A declaração de Meira, segundo Machado, pode sugerir que houve favorecimento indevido por meio de seu grupo musical. “Gilson Machado vendeu Messias, Jair Messias Bolsonaro, por mais de 10 milhões de reais. Então é um projeto único dele. Tá certo. De pegar recursos. Tá com não sei quantos shows de banda aí, que a governadora Raquel Lyra deu a ele. Quinze shows da banda Brucelose”, declarou o deputado federal.

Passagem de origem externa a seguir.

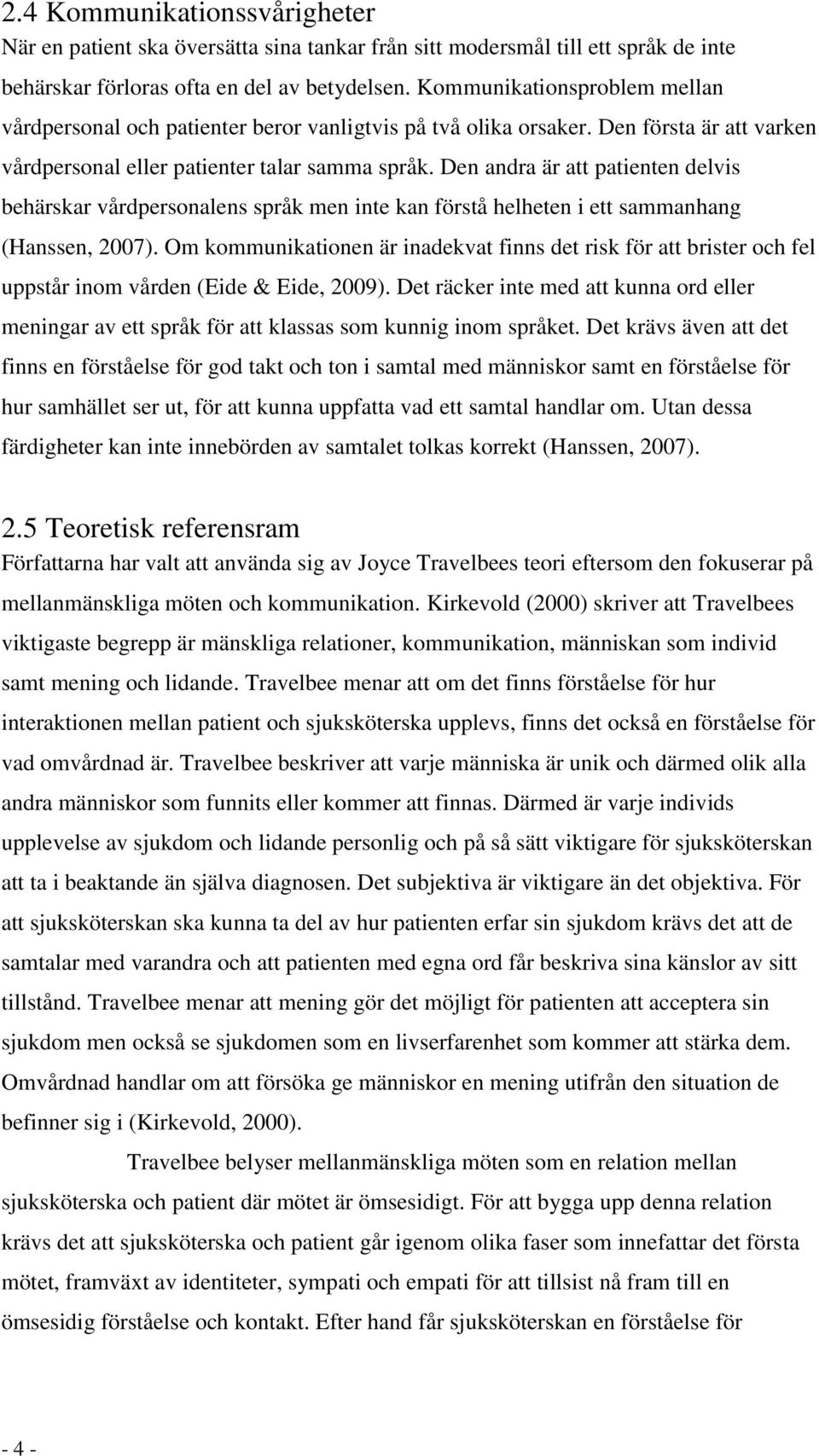 2.4 Kommunikationssvårigheter
När en patient ska översätta sina tankar från sitt modersmål till ett språk de inte behärskar förloras ofta en del av betydelsen. Kommunikationsproblem mellan vårdpersonal och patienter beror vanligtvis på två olika orsaker. Den första är att varken vårdpersonal eller patienter talar samma språk. Den andra är att patienten delvis behärskar vårdpersonalens språk men inte kan förstå helheten i ett sammanhang (Hanssen, 2007). Om kommunikationen är inadekvat finns det risk för att brister och fel uppstår inom vården (Eide & Eide, 2009). Det räcker inte med att kunna ord eller meningar av ett språk för att klassas som kunnig inom språket. Det krävs även att det finns en förståelse för god takt och ton i samtal med människor samt en förståelse för hur samhället ser ut, för att kunna uppfatta vad ett samtal handlar om. Utan dessa färdigheter kan inte innebörden av samtalet tolkas korrekt (Hanssen, 2007).

2.5 Teoretisk referensram
Författarna har valt att använda sig av Joyce Travelbees teori eftersom den fokuserar på mellanmänskliga möten och kommunikation. Kirkevold (2000) skriver att Travelbees viktigaste begrepp är mänskliga relationer, kommunikation, människan som individ samt mening och lidande. Travelbee menar att om det finns förståelse för hur interaktionen mellan patient och sjuksköterska upplevs, finns det också en förståelse för vad omvårdnad är. Travelbee beskriver att varje människa är unik och därmed olik alla andra människor som funnits eller kommer att finnas. Därmed är varje individs upplevelse av sjukdom och lidande personlig och på så sätt viktigare för sjuksköterskan att ta i beaktande än själva diagnosen. Det subjektiva är viktigare än det objektiva. För att sjuksköterskan ska kunna ta del av hur patienten erfar sin sjukdom krävs det att de samtalar med varandra och att patienten med egna ord får beskriva sina känslor av sitt tillstånd. Travelbee menar att mening gör det möjligt för patienten att acceptera sin sjukdom men också se sjukdomen som en livserfarenhet som kommer att stärka dem. Omvårdnad handlar om att försöka ge människor en mening utifrån den situation de befinner sig i (Kirkevold, 2000).

Travelbee belyser mellanmänskliga möten som en relation mellan sjuksköterska och patient där mötet är ömsesidigt. För att bygga upp denna relation krävs det att sjuksköterska och patient går igenom olika faser som innefattar det första mötet, framväxt av identiteter, sympati och empati för att tillsist nå fram till en ömsesidig förståelse och kontakt. Efter hand får sjuksköterskan en förståelse för

- 4 -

Em outro trecho da petição, Machado também menciona um comentário de Meira em que cita o ministro do STF Alexandre de Moraes. “Engraçado que Xandão retirou as restrições dele na mesma data em que ele assinou com o Podemos”, disse o parlamentar.
Segundo o ex-ministro, Bolsonaro havia dado o aval para ele concorrer ao Senado pelo PL em Pernambuco. No entanto, a cúpula no estado lançará seu presidente estadual, Anderson Ferreira, motivo que fez Machado abandonar a legenda por “não querer estar em um lugar em que não cabe”.
O processo foi distribuído para o ministro Gilmar Mendes, que ainda não tomou uma decisão.